Ele me agarrou pela cintura e, no impulso, me desequilibrei. A única coisa que vi foi o céu girando — e então, meu corpo colidindo contra algo quente e sólido antes de ambos mergulharmos na água.
O impacto foi tão repentino que me tirou o ar.
Emergi arfando, com os cabelos colados ao rosto, e quando tentei abrir os olhos, dei de cara com um homem. Um homem molhado. Um homem muito bonito. Seus olhos eram escuros, suas sobrancelhas arqueadas em um misto de surpresa e diversão. Ele me segurava em seus braços com firmeza, como se fosse natural, como se eu sempre estivesse estado ali.
— Você tem o costume de cair em cima de estranhos ou é uma técnica nova de flerte? — ele perguntou, a voz baixa e carregada de ironia, seus olhos me penetravam como se fossem capazes de decifrar minha alma.
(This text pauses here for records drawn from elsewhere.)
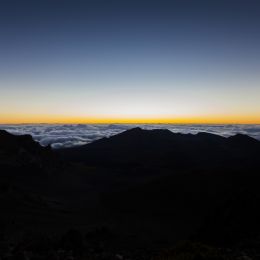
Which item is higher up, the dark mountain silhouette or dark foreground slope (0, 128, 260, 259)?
dark foreground slope (0, 128, 260, 259)

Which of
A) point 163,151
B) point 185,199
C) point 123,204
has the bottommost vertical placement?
point 163,151

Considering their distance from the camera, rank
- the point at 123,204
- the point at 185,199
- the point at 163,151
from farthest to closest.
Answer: the point at 163,151 → the point at 123,204 → the point at 185,199

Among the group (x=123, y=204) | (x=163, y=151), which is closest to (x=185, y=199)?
(x=123, y=204)

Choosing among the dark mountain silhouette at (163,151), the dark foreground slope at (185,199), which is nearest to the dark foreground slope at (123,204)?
the dark foreground slope at (185,199)

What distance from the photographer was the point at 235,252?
16.5 metres

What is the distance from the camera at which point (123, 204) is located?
54.9 m

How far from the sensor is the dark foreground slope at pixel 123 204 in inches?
1068

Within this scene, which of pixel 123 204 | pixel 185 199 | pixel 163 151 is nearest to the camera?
pixel 185 199

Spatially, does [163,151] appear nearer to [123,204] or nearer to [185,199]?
[185,199]

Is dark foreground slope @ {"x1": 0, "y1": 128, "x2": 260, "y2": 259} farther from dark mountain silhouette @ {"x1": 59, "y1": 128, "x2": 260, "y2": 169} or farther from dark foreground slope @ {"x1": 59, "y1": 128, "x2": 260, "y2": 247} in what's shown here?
dark mountain silhouette @ {"x1": 59, "y1": 128, "x2": 260, "y2": 169}

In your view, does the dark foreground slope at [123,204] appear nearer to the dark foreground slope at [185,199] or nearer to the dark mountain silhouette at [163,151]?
the dark foreground slope at [185,199]

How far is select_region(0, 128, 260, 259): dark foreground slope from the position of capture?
2713 cm

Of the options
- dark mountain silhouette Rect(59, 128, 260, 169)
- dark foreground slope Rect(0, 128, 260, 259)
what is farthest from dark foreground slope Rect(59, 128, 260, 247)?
dark mountain silhouette Rect(59, 128, 260, 169)

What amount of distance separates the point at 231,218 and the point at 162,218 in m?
18.0
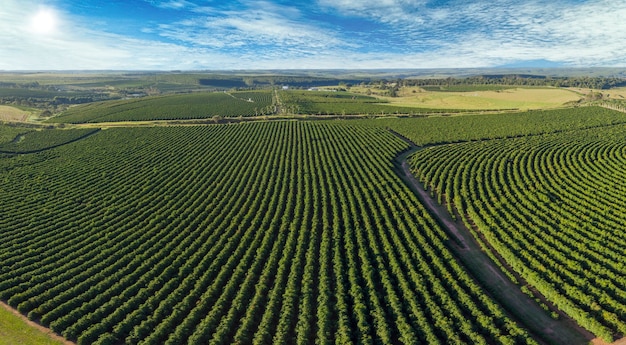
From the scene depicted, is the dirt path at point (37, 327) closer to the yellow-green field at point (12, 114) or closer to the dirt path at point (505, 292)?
the dirt path at point (505, 292)

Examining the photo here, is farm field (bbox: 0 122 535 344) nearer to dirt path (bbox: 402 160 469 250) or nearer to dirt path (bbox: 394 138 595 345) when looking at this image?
dirt path (bbox: 394 138 595 345)

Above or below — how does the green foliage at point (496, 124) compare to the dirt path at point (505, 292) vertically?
above

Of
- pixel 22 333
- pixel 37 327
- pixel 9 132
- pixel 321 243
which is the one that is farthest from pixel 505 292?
pixel 9 132

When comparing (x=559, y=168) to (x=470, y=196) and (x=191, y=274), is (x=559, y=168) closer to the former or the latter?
(x=470, y=196)

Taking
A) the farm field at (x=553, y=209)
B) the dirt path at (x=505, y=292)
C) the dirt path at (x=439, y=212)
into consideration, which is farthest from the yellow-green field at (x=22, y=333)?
the farm field at (x=553, y=209)

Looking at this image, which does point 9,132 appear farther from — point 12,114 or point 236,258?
point 236,258

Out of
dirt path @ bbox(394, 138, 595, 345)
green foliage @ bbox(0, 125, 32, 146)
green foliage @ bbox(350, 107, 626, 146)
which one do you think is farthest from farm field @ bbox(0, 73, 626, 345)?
green foliage @ bbox(0, 125, 32, 146)
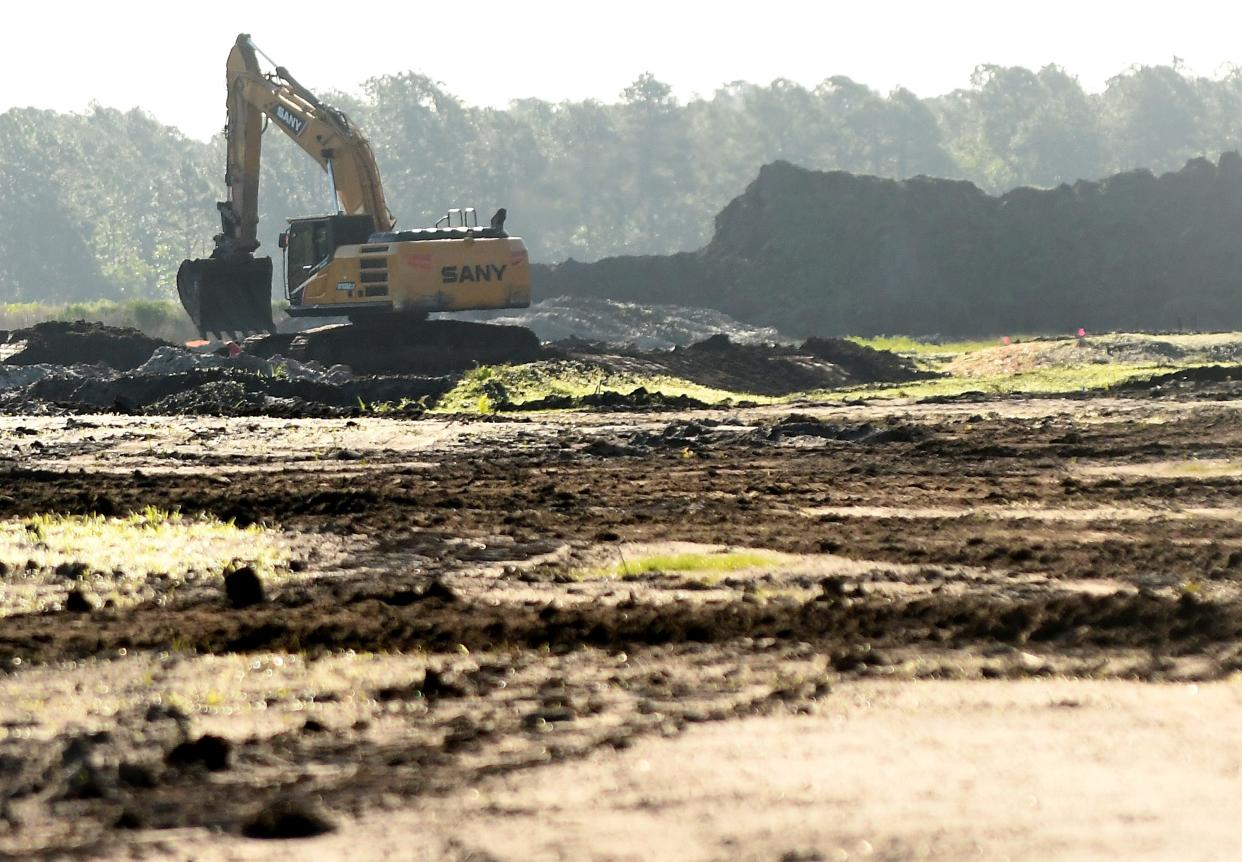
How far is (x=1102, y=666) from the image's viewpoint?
692cm

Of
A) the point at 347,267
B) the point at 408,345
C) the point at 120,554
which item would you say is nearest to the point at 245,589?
the point at 120,554

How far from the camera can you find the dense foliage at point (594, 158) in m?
118

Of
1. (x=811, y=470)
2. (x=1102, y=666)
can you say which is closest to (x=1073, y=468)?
(x=811, y=470)

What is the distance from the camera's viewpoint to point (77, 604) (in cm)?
861

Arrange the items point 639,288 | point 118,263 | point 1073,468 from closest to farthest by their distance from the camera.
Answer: point 1073,468
point 639,288
point 118,263

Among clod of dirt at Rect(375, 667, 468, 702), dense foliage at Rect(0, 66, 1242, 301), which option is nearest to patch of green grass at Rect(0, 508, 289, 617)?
clod of dirt at Rect(375, 667, 468, 702)

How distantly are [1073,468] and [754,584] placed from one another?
290 inches

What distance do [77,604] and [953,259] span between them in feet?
192

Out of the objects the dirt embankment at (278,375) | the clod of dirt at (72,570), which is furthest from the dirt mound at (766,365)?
the clod of dirt at (72,570)

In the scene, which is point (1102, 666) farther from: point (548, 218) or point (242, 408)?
point (548, 218)

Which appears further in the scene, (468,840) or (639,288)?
(639,288)

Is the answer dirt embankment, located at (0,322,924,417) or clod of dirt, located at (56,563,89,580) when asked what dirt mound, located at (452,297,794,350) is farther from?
clod of dirt, located at (56,563,89,580)

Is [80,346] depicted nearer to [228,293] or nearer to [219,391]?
[228,293]

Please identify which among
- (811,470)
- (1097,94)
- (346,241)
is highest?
(1097,94)
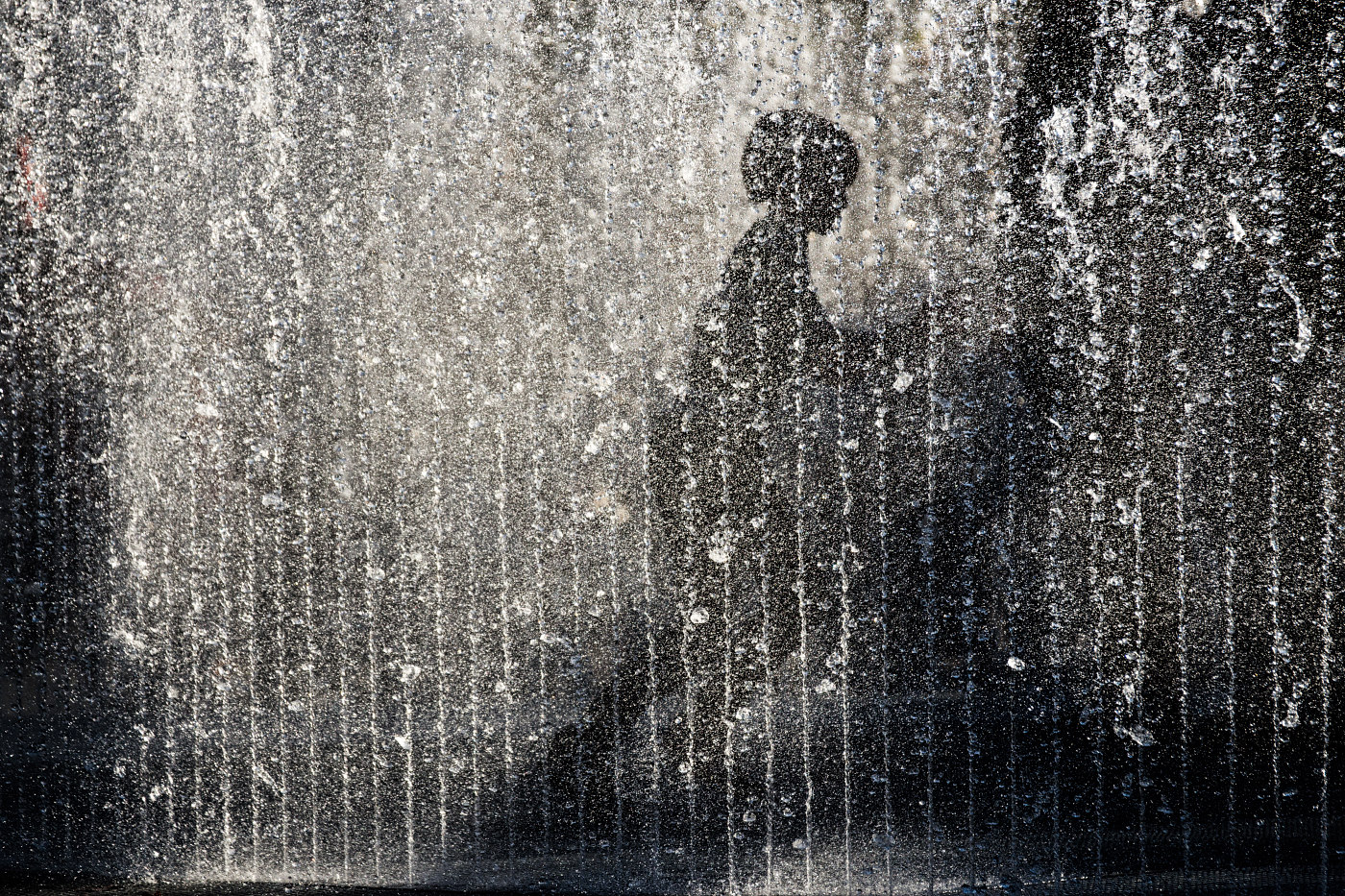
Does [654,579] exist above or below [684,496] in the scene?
below

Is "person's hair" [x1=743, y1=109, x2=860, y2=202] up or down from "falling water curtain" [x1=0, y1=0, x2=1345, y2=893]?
up

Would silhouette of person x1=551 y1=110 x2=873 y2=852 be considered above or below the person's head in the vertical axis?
below

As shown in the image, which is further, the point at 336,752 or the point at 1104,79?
the point at 336,752

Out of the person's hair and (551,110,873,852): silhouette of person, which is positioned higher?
the person's hair

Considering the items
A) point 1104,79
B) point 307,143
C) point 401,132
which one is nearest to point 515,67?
point 401,132

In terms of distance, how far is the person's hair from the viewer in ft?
6.20

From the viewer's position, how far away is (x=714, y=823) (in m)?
1.95

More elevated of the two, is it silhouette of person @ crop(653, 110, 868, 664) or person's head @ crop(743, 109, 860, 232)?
person's head @ crop(743, 109, 860, 232)

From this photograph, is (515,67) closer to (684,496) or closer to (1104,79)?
(684,496)

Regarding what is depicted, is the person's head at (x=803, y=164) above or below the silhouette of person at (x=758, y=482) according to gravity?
above

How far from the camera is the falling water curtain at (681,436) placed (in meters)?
1.85

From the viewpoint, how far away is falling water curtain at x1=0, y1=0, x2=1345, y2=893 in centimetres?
185

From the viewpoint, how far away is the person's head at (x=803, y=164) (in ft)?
6.20

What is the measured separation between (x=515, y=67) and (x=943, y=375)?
147 cm
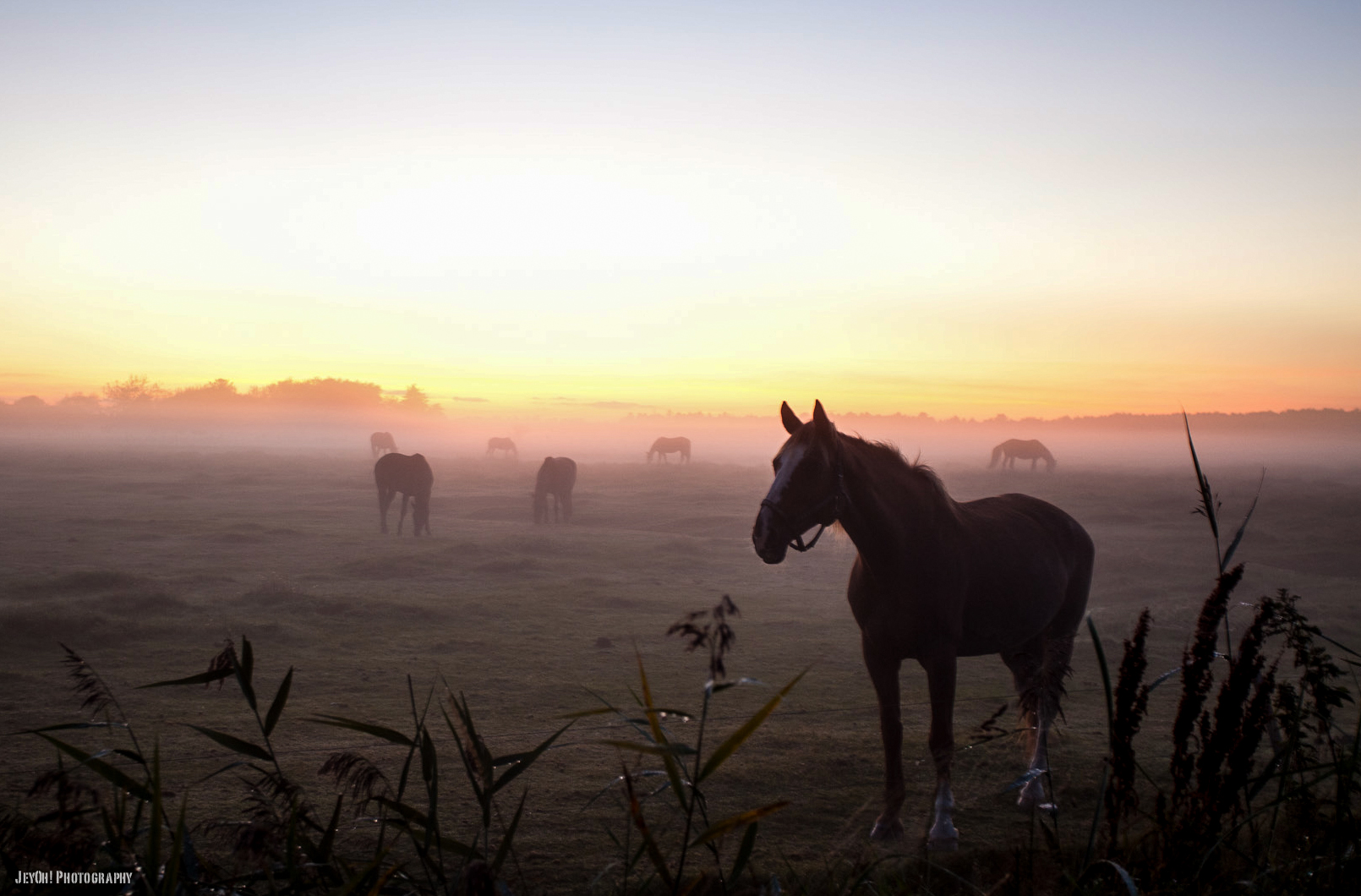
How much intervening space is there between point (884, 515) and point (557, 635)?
24.4 ft

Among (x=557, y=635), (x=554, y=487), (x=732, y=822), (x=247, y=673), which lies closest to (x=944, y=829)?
(x=732, y=822)

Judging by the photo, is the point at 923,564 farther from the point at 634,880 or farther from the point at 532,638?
the point at 532,638

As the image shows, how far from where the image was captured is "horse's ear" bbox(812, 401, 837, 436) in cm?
459

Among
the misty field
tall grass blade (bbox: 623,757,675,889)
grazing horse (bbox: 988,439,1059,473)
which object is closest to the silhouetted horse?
the misty field

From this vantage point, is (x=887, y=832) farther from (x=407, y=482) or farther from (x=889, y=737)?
(x=407, y=482)

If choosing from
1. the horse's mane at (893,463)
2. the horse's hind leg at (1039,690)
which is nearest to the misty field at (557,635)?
the horse's hind leg at (1039,690)

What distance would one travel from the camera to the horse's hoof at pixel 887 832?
4.59 metres

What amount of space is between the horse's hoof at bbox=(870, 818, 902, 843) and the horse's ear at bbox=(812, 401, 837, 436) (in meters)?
2.20

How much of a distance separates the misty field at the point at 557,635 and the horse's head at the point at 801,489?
5.28ft

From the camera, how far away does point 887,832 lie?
4.61m

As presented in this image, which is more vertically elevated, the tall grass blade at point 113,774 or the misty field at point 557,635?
the tall grass blade at point 113,774

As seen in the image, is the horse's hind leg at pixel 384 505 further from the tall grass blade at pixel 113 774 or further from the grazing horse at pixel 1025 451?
the grazing horse at pixel 1025 451

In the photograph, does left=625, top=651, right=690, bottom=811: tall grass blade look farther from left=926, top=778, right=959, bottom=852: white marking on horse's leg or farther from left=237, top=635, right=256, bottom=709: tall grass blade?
left=926, top=778, right=959, bottom=852: white marking on horse's leg

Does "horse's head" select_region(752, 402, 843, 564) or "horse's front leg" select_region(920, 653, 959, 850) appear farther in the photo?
"horse's head" select_region(752, 402, 843, 564)
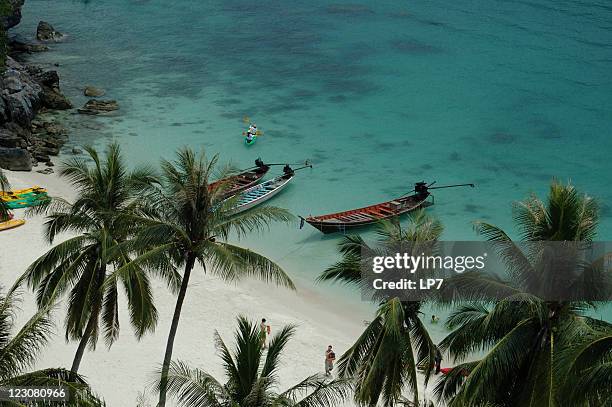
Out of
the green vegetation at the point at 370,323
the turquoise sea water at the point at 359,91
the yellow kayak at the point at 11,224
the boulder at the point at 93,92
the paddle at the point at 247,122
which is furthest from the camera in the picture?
the boulder at the point at 93,92

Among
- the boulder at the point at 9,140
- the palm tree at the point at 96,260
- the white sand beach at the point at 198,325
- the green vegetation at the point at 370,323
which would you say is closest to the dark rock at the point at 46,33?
the boulder at the point at 9,140

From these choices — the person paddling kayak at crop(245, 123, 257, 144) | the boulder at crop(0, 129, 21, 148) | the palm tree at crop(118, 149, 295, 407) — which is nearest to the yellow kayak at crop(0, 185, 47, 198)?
the boulder at crop(0, 129, 21, 148)

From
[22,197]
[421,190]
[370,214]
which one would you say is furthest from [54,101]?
[421,190]

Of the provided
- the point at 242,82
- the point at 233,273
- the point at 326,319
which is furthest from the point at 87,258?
the point at 242,82

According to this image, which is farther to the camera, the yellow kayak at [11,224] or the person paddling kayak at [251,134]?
the person paddling kayak at [251,134]

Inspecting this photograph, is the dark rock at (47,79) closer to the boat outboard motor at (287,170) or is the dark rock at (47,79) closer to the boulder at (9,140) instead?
the boulder at (9,140)

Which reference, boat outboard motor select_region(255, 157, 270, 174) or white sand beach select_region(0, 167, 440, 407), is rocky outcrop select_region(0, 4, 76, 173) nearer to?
white sand beach select_region(0, 167, 440, 407)

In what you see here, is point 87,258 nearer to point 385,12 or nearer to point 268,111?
point 268,111
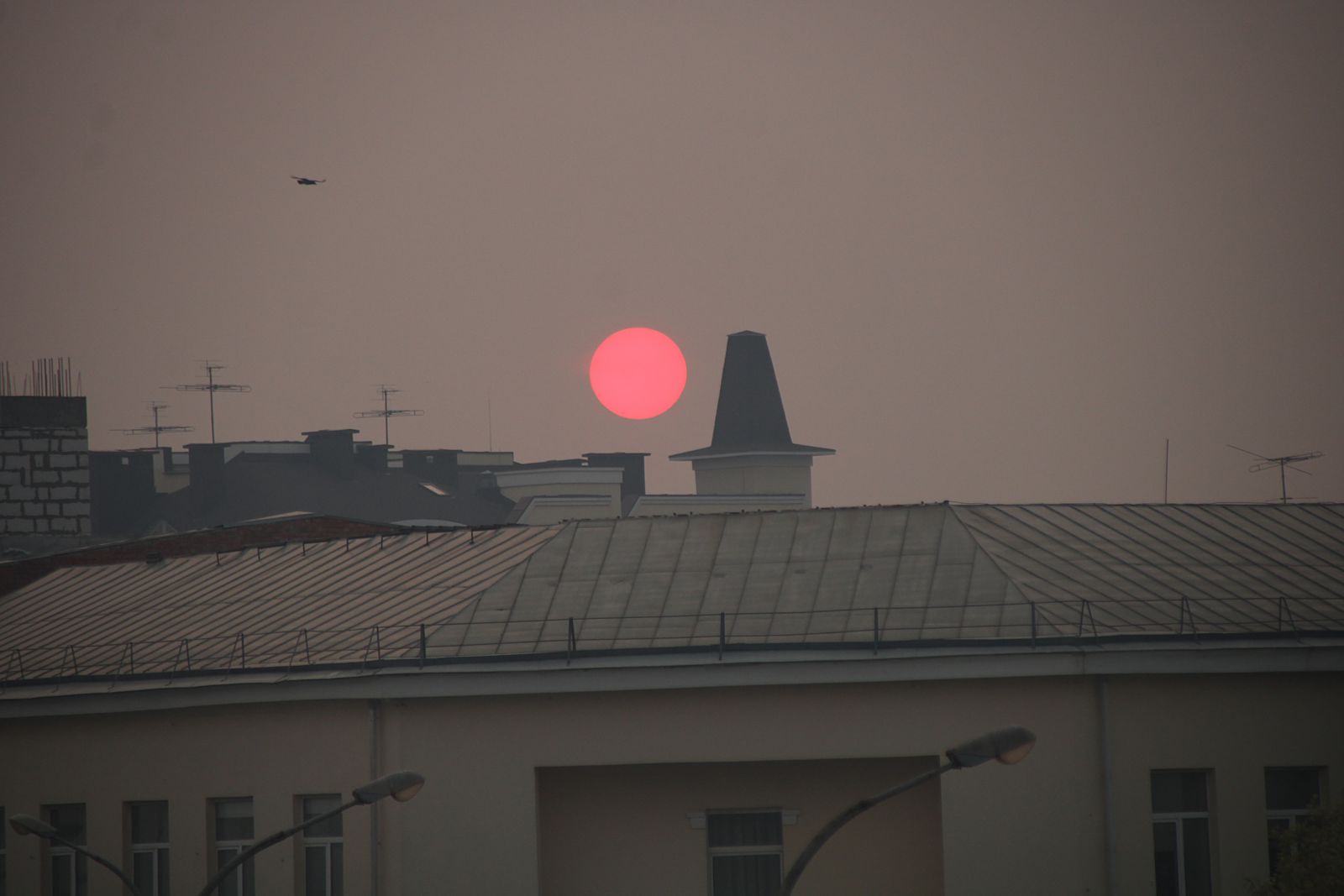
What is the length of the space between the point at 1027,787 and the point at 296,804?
11.6 m

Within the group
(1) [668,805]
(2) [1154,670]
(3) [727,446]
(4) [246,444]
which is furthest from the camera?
(3) [727,446]

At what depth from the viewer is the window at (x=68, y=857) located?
32812mm

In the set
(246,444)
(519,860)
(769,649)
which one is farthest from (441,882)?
(246,444)

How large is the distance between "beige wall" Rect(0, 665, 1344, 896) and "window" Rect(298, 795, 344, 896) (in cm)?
36

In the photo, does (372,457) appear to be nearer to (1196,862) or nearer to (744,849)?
(744,849)

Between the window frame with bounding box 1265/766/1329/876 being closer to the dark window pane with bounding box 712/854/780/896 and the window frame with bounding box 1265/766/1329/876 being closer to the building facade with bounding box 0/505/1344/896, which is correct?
the building facade with bounding box 0/505/1344/896

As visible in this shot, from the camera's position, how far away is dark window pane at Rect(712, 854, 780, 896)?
29797 mm

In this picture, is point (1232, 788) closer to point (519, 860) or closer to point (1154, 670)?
point (1154, 670)

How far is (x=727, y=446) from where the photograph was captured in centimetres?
11244

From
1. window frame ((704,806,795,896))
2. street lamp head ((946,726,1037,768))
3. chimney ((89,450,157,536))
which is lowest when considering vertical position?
window frame ((704,806,795,896))

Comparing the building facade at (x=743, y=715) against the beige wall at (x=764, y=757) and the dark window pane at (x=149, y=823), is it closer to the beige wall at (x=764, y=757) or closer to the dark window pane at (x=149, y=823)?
the beige wall at (x=764, y=757)

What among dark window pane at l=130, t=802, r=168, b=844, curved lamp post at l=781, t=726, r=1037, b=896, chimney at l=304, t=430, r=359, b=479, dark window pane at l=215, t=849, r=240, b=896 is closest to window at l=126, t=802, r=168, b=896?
dark window pane at l=130, t=802, r=168, b=844

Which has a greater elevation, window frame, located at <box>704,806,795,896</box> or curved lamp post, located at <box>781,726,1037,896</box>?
curved lamp post, located at <box>781,726,1037,896</box>

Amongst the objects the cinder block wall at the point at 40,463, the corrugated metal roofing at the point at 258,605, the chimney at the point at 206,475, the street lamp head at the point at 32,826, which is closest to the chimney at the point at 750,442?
the chimney at the point at 206,475
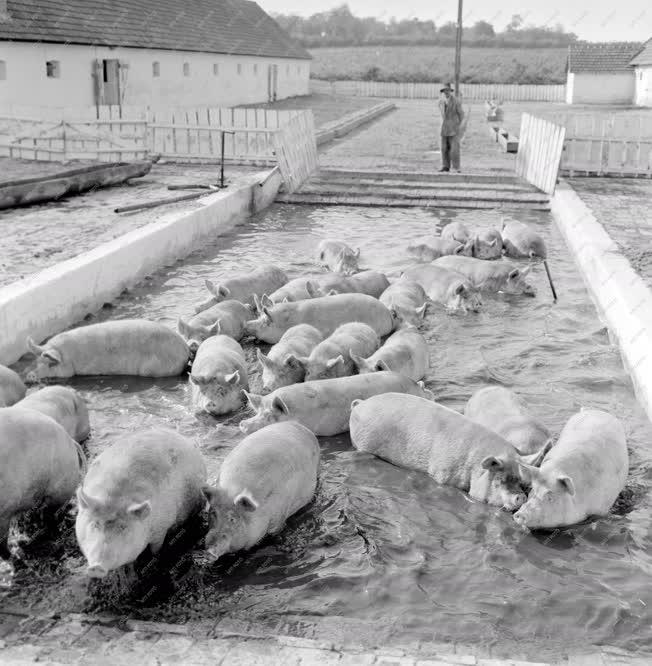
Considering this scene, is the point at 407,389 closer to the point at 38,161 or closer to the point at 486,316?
the point at 486,316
— Do que diabos você está falando!? Me larga! — Eu disse, tentando sair dos seus braços, mas meu corpo não colaborava.
Ele riu, um som rouco que me causou arrepios.
— Claro, madame. Mas vou sentir falta da sua forma dramática de dizer olá. — Ronronou como se fossemos íntimos o suficiente para que ele pudesse brincar e isso me fez bufar de raiva.
Consegui me soltar, e saí dali furiosa.
Eu era a noiva! Todos ali sabiam que eu me casaria com Richard em poucos dias, como ele tinha a ousadia de me tratar com aquela ousadia?
Fui nadando até a borda e saí da piscina com a dignidade de uma princesa afogada. Minha mãe correu até mim com uma toalha, mas eu mal conseguia falar. Não pelo tom debochado dele — embora tenha sido irritante —, mas pela maneira como seu toque me incendiou. Nunca, nem nos momentos mais íntimos com Richard, meu corpo reagirá assim.
— Quem é ele? — perguntei, ainda recuperando o fôlego, enquanto Jasper se desculpava de novo e de novo.
— Ah… Ele? É Silas Desmond — disse minha mãe, entregando a toalha enquanto colocava uma segunda em meus cabelos. — Ele é primo de Richard. Veio dos Estados Unidos. Não sabia que ele viria para o ensaio, por isso não te informei. Por quê, querida?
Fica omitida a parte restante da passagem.